Are there any techniques for solving a differential equation of the form $f ' (x) = f( f( x ) )$?

Nothing is new under the Moon...

http://www.artofproblemsolving.com/Forum/viewtopic.php?f=67&t=321705

There are two closed form solutions:

$$\displaystyle f_1(x) = e^{\frac{\pi}{3} (-1)^{1/6}} x^{\frac{1}{2}+\frac{i \sqrt{3}}{2}}$$ $$\displaystyle f_2(x) = e^{\frac{\pi}{3} (-1)^{11/6}} x^{\frac{1}{2}+\frac{i \sqrt{3}}{2}}$$

The solution technique can be found in this paper.

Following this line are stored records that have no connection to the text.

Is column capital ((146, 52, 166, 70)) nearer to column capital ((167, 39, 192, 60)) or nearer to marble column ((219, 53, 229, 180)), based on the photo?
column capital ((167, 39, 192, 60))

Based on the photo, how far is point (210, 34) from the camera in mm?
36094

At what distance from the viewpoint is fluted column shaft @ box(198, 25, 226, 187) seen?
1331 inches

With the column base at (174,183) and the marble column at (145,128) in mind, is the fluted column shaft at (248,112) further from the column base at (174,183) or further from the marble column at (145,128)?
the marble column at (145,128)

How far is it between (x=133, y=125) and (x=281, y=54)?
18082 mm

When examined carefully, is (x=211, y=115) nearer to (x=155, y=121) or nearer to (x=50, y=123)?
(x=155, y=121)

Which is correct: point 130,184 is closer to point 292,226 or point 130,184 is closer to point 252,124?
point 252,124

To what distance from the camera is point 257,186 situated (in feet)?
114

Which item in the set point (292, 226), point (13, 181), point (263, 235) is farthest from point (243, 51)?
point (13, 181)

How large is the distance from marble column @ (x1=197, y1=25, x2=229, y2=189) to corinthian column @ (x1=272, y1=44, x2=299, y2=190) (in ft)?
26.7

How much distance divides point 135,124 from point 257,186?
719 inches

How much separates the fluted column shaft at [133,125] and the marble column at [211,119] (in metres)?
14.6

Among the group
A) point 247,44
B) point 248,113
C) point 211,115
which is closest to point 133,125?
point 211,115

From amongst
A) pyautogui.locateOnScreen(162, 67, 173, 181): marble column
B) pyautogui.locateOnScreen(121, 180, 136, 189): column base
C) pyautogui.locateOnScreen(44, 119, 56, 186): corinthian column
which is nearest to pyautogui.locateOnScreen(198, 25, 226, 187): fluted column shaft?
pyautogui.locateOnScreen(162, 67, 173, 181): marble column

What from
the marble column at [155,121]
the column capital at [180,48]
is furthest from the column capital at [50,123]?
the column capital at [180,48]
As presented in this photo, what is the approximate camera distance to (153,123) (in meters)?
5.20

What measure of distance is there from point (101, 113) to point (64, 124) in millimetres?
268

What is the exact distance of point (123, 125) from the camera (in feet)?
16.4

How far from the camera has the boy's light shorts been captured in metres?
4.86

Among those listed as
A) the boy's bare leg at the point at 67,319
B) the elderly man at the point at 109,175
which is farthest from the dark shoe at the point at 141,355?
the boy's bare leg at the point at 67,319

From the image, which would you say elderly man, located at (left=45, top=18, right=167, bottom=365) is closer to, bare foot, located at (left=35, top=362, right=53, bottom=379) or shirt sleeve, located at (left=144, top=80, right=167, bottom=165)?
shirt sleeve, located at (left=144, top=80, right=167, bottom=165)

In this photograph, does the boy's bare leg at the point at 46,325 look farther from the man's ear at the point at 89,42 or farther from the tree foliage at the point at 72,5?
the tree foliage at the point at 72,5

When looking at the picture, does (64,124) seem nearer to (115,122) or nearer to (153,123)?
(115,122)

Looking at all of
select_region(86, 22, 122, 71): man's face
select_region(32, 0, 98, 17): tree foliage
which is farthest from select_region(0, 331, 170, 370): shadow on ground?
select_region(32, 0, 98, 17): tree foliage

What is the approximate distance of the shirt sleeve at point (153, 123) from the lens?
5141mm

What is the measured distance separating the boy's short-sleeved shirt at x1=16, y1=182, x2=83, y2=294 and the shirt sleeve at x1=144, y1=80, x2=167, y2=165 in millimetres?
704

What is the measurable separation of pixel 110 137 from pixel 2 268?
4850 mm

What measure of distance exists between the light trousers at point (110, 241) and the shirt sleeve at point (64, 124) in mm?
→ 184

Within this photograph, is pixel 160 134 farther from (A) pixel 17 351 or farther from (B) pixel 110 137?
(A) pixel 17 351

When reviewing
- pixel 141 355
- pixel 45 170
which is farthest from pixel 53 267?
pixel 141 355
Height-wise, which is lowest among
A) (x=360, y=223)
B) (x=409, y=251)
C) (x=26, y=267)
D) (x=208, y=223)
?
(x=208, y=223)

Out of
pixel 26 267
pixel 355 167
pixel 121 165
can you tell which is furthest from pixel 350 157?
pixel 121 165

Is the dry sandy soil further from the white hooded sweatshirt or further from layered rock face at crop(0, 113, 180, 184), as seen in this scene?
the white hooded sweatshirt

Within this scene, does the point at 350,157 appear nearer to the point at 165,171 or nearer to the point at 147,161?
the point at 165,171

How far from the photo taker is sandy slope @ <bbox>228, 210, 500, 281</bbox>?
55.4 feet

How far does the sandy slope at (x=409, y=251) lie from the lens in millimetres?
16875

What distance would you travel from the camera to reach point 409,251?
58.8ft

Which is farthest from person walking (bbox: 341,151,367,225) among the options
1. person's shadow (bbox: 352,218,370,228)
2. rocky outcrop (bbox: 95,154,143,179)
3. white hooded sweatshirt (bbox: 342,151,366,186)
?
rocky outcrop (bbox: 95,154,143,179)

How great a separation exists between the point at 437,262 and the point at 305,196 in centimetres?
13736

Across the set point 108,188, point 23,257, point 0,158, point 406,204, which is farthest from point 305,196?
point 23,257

For a general case, solution of the equation

$$f'(z)=f^{[m]}(z)$$

has the form

$$f(z)=\beta z^\gamma$$

where $\beta$ and $\gamma$ should be obtained from the system

$$\gamma^m=\gamma-1$$ $$\beta^{\gamma^{m-1}+...+\gamma}=\gamma$$

In your case $m=2$.

I don't know, but one answer is $f(x)=ax^c$ where $a=\frac12(\sqrt {3}+i){ e^{\frac16\pi\sqrt {3}}}$ and $c=\frac12+\frac12i\sqrt{3}$. Another is obtained by taking the complex conjugate of both $a$ and $b$.